◆ **DOCUMENT SEGMENT**
= = = =
Dr. Ravi Singh of Master Capital Services said Indian equity markets have entered 2026 on a cautious note amid rising geopolitical risks, rising uncertainty around trade policies and mixed Q3 expectations. Going ahead, he expects the Budget to be a key market-moving event, wherein he expects the focus to be on capex-led growth. He further shares his Budget expectations, ideal portfolio and outlook for 2026. Edited excerpts:
Indian macro picture remains strong, but it has not translated into gains for the equity markets. What explains this?
Earlier strong rally in the Indian equities already took the market trading to expensive valuations, and some moderation in quarterly earnings along with added pressure from tariff-related uncertainty, naturally triggered a period of correction and consolidation for Indian equities in 2025. However, with supportive government policies, sustained focus on demand, and easing domestic financial conditions, the positioning of the market has meaningfully improved.
What is your outlook for the main index and the broader market in 2026?
Indian equity markets have entered 2026 on a cautious note after correcting more than 500 points from the all-time high zone of around 26,370 on the Nifty. The recent decline has been driven by expectations of mixed Q3 earnings, global uncertainty around trade policies, and risk-off sentiment following renewed tariff concerns from the US. From a technical perspective, the Nifty has broken below its medium-term uptrend line and is currently trading below the 50-day EMA, which had earlier acted as a key support.
= = = =
In the interview, from what all-time high zone on the Nifty did Indian equity markets correct by more than 500 points? The lines that come next are separate material with no connection to the interview.

Detection annotation lines:
= = = =
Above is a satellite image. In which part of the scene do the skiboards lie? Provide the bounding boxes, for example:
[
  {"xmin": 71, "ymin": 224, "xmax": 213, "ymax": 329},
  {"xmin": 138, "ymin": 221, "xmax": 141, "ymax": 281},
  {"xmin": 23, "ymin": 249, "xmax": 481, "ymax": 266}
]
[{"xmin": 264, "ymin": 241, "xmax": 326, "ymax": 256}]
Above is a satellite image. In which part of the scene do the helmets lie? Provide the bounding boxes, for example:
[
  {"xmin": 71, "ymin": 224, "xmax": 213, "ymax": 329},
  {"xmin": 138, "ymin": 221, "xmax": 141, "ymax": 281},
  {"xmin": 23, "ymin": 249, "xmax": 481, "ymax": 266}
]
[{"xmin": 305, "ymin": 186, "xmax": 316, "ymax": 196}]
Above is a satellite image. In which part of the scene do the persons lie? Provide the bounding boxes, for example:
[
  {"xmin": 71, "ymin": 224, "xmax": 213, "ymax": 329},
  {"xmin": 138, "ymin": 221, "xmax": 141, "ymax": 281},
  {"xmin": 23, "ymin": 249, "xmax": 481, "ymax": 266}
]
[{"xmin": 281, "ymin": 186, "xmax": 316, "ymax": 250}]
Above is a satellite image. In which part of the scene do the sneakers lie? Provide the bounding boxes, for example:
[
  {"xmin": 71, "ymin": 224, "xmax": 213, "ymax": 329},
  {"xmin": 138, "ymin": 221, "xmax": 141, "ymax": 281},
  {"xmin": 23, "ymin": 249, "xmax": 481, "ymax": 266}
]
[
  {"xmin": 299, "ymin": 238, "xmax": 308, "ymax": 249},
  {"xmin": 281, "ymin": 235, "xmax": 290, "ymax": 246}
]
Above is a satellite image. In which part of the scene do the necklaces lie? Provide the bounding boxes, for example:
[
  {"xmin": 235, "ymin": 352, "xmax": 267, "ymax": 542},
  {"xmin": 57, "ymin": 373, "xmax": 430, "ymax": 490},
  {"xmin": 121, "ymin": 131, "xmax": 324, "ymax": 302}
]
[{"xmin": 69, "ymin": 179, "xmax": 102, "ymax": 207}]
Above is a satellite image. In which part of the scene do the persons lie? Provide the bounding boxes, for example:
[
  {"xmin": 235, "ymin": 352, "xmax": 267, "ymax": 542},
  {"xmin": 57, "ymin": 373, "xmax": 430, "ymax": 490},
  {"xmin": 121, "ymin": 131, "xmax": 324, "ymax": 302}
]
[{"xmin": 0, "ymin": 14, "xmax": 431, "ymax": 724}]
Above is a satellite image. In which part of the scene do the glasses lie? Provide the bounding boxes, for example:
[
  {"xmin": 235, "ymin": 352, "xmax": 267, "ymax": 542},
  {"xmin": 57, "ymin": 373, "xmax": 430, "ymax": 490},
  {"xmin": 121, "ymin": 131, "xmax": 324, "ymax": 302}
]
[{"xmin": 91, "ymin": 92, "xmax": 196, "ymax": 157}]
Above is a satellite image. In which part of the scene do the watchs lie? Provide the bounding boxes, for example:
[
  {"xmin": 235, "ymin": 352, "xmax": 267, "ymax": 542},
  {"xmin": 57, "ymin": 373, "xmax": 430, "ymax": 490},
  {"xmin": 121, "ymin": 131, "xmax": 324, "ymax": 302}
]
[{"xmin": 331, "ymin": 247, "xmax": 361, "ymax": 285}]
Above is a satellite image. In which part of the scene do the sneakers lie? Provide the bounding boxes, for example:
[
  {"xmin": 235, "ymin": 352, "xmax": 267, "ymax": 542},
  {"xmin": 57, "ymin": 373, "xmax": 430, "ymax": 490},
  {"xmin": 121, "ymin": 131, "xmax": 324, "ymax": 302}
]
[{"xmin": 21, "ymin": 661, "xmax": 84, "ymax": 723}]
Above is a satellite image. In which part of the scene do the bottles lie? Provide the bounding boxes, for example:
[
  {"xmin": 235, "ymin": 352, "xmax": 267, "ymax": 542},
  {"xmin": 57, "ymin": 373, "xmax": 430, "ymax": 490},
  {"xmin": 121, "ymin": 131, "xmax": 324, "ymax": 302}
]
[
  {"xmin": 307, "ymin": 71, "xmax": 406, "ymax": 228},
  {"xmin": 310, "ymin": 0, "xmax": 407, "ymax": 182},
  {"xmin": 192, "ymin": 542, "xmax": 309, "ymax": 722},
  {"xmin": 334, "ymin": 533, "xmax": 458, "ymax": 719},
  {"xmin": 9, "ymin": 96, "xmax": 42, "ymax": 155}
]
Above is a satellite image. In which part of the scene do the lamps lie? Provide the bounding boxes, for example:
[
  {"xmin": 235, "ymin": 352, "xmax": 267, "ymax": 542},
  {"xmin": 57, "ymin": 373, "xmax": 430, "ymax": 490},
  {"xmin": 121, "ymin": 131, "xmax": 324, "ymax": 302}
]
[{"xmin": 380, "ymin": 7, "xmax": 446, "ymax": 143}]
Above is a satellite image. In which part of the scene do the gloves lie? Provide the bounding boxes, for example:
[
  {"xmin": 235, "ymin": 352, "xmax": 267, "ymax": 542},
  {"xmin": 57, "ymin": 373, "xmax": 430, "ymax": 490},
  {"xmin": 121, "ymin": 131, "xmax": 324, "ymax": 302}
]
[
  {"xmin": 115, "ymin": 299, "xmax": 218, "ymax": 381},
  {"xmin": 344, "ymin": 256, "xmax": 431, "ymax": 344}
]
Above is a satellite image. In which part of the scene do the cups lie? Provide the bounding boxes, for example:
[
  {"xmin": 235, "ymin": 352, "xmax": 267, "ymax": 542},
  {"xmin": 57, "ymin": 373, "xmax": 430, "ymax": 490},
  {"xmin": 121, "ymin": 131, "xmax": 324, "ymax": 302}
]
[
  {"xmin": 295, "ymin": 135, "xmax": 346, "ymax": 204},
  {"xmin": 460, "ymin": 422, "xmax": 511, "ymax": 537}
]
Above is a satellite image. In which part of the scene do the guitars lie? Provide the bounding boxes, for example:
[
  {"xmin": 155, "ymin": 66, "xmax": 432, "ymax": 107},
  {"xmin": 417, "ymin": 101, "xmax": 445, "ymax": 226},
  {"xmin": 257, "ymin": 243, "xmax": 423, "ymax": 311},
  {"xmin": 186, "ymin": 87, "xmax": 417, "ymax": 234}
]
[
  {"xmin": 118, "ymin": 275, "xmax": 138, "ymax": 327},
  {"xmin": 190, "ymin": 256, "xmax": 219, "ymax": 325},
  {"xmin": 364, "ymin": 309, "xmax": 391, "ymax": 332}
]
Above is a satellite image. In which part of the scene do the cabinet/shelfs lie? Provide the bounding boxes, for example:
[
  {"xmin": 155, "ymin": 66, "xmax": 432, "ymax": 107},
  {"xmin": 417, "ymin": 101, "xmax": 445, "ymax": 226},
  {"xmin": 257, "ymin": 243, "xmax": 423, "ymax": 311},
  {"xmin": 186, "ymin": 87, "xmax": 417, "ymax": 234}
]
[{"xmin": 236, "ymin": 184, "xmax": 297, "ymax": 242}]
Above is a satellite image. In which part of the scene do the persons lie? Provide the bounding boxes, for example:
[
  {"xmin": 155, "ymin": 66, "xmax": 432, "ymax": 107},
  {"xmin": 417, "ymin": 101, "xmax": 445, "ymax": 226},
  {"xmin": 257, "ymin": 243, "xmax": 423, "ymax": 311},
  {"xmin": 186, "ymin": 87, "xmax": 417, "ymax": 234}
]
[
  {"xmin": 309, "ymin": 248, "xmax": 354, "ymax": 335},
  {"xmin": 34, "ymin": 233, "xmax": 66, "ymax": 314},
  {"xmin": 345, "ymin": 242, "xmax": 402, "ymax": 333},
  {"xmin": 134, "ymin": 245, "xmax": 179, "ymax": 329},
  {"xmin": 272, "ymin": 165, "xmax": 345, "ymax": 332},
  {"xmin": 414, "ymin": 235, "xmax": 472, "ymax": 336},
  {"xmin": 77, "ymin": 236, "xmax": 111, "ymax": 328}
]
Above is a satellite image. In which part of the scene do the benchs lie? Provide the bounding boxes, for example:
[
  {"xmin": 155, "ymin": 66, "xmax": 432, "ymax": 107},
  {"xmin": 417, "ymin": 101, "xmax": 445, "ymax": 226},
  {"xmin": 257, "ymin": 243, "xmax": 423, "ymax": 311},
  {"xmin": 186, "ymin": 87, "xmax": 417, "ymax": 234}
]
= = = =
◆ **ANSWER TO THIS TASK**
Around 26,370.